> EXERCISE PROMPT
The listing below should be written out exactly; please include all of it.

> A run of records
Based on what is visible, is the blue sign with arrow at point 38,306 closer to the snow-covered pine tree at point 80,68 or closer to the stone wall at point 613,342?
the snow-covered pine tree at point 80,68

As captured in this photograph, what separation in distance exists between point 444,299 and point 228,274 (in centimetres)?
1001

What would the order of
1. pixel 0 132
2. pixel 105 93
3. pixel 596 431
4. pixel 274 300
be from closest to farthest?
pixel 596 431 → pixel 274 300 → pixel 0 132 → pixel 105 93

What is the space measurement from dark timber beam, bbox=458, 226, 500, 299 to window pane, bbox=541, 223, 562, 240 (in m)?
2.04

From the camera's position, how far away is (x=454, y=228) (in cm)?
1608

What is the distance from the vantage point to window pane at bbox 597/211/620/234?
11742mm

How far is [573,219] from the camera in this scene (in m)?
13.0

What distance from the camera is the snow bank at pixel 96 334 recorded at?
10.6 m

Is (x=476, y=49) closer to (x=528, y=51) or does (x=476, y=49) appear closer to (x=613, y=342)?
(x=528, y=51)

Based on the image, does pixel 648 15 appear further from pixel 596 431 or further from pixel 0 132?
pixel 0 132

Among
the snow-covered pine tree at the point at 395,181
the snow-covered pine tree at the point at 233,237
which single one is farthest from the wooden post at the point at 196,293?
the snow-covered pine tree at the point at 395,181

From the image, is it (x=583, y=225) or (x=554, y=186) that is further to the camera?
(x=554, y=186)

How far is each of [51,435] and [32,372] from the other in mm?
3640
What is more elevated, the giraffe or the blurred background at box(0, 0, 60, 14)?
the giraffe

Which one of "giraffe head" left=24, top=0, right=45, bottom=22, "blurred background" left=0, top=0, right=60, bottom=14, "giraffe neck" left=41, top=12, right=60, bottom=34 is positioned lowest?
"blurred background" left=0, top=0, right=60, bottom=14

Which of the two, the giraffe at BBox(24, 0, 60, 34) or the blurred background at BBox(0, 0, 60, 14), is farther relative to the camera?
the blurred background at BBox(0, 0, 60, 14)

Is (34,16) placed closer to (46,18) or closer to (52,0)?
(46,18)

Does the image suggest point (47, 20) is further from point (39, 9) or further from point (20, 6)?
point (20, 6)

> FULL SOLUTION
Based on what is visible, is the blue sign with arrow at point 38,306 closer to the snow-covered pine tree at point 80,68 or closer to the stone wall at point 613,342?
the snow-covered pine tree at point 80,68

As captured in this photograph, what separation in distance exists between point 444,299 and point 228,274 (in centimetres)?
1001

What would the order of
1. pixel 0 132
2. pixel 105 93
3. pixel 596 431
4. pixel 274 300
be from closest to farthest?
pixel 596 431 → pixel 274 300 → pixel 0 132 → pixel 105 93

What is the space measurement from dark timber beam, bbox=458, 226, 500, 299 to window pane, bbox=541, 223, 562, 240 (in m)?
2.04

From the camera's position, how far away is (x=454, y=228) (in cm)?
1608

What is the distance from the vantage point to window pane at bbox 597/211/620/234?
11742mm

How far is [573,219] from the camera in this scene (in m)?
13.0

What distance from the camera is the snow bank at pixel 96 334 recorded at?
10.6 m

Is (x=476, y=49) closer to (x=528, y=51) or does (x=476, y=49) appear closer to (x=613, y=342)?
(x=528, y=51)

Based on the image, does pixel 648 15 appear further from pixel 596 431 or further from pixel 0 132?
pixel 0 132

Among
the snow-covered pine tree at the point at 395,181
the snow-covered pine tree at the point at 233,237
which single one is farthest from the wooden post at the point at 196,293?
the snow-covered pine tree at the point at 395,181

From the image, is it (x=583, y=225) or (x=554, y=186) that is further to the camera?
(x=554, y=186)

How far is each of [51,435] and [32,372] from the other in mm?
3640
What is more elevated, the giraffe or the blurred background at box(0, 0, 60, 14)?
the giraffe

Which one of "giraffe head" left=24, top=0, right=45, bottom=22, "blurred background" left=0, top=0, right=60, bottom=14, "giraffe neck" left=41, top=12, right=60, bottom=34 is positioned lowest?
"blurred background" left=0, top=0, right=60, bottom=14

Which of the two, the giraffe at BBox(24, 0, 60, 34) or the blurred background at BBox(0, 0, 60, 14), is farther relative to the camera?
the blurred background at BBox(0, 0, 60, 14)

Is (34,16) placed closer to (46,18) or closer to (52,0)?
(46,18)

Does the image suggest point (47, 20) is further from point (39, 9) or further from point (20, 6)?
point (20, 6)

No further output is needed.